→ Stored data:
══════

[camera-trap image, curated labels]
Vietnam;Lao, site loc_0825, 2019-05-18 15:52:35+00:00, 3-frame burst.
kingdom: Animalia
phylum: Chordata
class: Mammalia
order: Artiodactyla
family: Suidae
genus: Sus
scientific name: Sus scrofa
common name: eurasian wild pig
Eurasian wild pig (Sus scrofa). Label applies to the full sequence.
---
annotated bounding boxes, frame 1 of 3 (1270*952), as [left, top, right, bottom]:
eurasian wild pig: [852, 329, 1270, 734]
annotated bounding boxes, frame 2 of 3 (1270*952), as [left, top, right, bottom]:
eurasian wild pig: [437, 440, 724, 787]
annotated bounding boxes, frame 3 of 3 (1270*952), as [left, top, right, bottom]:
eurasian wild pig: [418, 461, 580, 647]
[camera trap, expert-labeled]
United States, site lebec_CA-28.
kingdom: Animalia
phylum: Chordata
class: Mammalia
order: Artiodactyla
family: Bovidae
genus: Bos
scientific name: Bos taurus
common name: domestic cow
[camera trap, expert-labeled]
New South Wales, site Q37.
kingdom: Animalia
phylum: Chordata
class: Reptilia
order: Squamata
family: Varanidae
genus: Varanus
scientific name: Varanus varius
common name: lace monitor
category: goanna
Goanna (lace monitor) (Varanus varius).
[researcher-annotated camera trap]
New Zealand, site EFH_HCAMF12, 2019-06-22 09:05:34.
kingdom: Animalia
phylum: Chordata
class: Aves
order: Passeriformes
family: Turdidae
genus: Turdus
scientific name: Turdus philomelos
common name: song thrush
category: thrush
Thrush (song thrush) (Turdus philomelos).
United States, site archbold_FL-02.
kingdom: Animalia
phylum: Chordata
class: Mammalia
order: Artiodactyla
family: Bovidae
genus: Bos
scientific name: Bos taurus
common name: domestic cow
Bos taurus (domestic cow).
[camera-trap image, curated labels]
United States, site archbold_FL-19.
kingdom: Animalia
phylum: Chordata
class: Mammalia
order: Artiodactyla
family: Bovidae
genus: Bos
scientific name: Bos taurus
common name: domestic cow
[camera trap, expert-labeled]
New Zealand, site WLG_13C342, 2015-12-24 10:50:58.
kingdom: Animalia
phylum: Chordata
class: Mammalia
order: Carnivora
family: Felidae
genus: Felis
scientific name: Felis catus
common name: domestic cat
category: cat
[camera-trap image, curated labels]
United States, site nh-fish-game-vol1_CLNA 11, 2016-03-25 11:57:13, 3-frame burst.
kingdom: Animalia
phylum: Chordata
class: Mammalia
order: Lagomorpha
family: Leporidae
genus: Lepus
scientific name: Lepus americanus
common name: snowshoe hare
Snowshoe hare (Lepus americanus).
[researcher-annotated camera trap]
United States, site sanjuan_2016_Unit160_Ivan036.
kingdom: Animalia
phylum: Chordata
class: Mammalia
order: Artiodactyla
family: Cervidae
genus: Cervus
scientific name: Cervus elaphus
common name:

══════

→ YOUR TASK: In the records above, each line with the string "scientific" should be copied.

→ WRITTEN RESPONSE:
scientific name: Sus scrofa
scientific name: Bos taurus
scientific name: Varanus varius
scientific name: Turdus philomelos
scientific name: Bos taurus
scientific name: Bos taurus
scientific name: Felis catus
scientific name: Lepus americanus
scientific name: Cervus elaphus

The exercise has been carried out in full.